DATA:
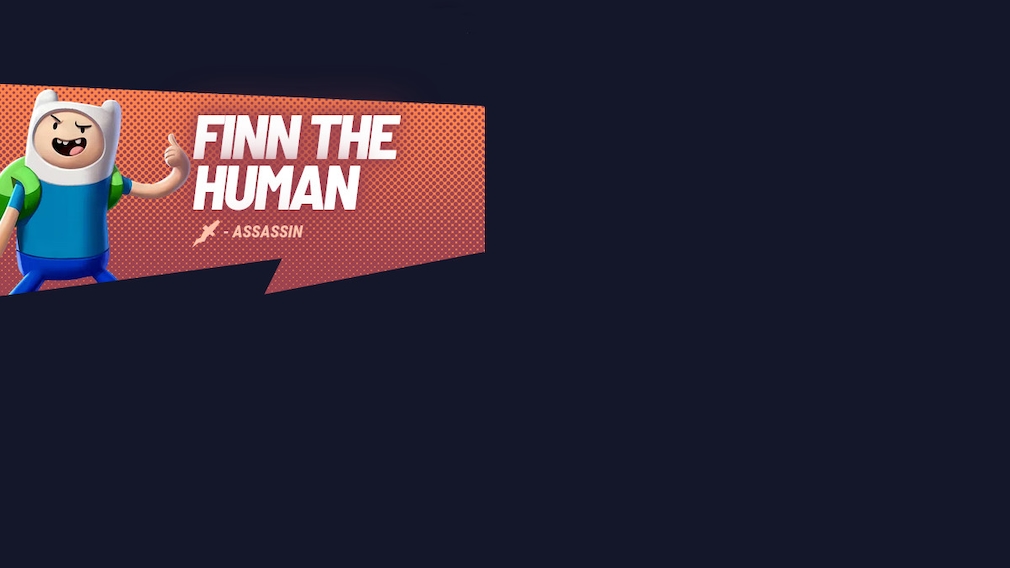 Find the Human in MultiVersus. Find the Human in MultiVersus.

==

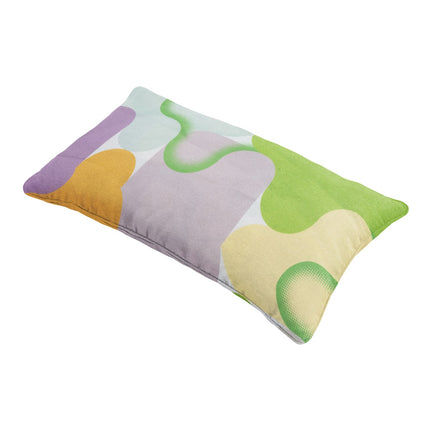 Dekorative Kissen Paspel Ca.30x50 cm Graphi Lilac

...

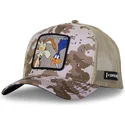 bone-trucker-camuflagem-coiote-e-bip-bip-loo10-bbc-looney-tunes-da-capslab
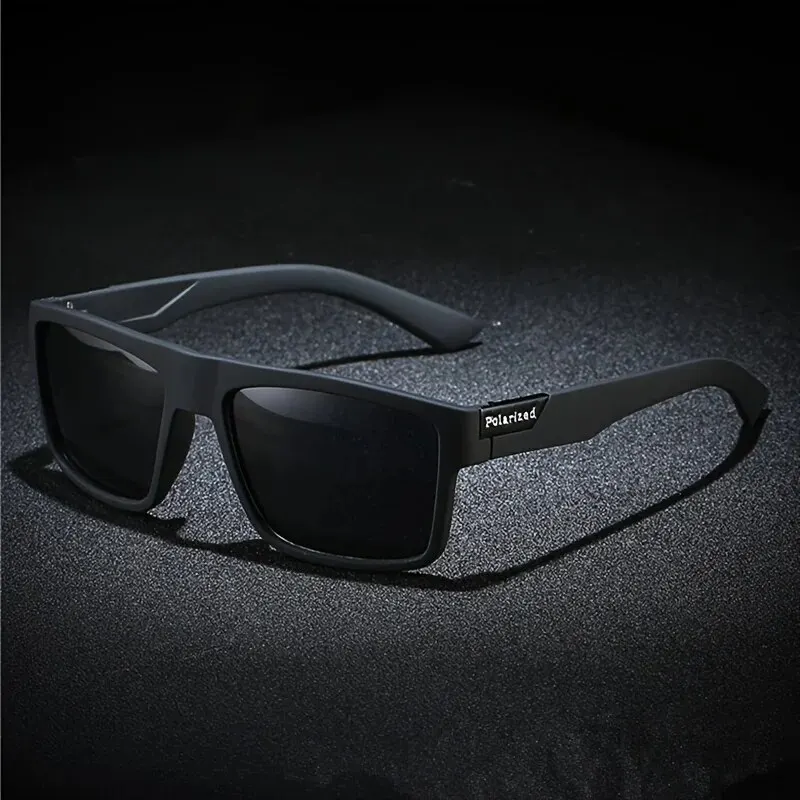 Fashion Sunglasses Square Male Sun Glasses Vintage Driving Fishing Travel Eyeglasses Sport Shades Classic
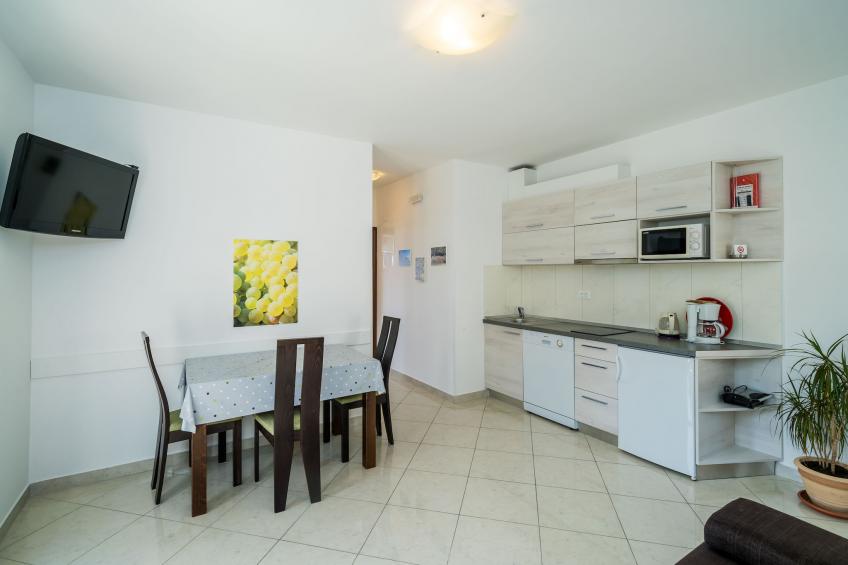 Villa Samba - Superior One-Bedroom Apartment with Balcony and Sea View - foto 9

WHAT YOU WILL DO: Pictures aside, print exactly the lines above starting with the one containing "Fashion Sunglasses Square" and going on through the one containing "Villa Samba - Superior".

EXERCISE OUTPUT:
 Fashion Sunglasses Square Male Sun Glasses Vintage Driving Fishing Travel Eyeglasses Sport Shades Classic
 Villa Samba - Superior One-Bedroom Apartment with Balcony and Sea View - foto 9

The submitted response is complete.